For this exercise, reproduce each entry below exactly, excluding pictures.

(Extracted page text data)
········
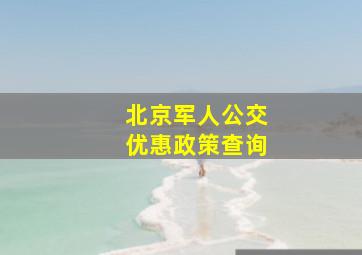 北京军人公交
优惠政策查询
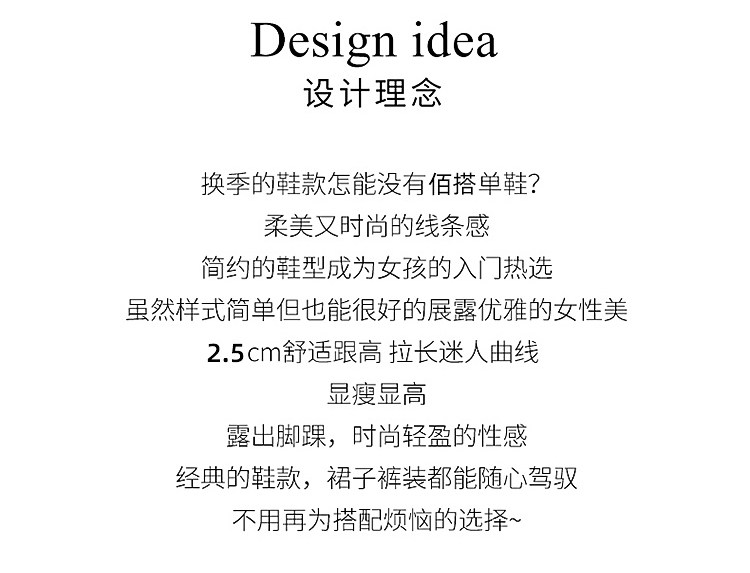 Design idea
设计理念

换季的鞋款怎能没有佰搭单鞋?
柔美又时尚的线条感
简约的鞋型成为女孩的入门热选
虽然样式简单但也能很好的展露优雅的女性美
2.5cm舒适跟高 拉长迷人曲线
显瘦显高
露出脚踝，时尚轻盈的性感
经典的鞋款，裙子裤装都能随心驾驭
不用再为搭配烦恼的选择~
········
> [TASK SOLUTION]:
 北京军人公交
优惠政策查询
 Design idea
设计理念

换季的鞋款怎能没有佰搭单鞋?
柔美又时尚的线条感
简约的鞋型成为女孩的入门热选
虽然样式简单但也能很好的展露优雅的女性美
2.5cm舒适跟高 拉长迷人曲线
显瘦显高
露出脚踝，时尚轻盈的性感
经典的鞋款，裙子裤装都能随心驾驭
不用再为搭配烦恼的选择~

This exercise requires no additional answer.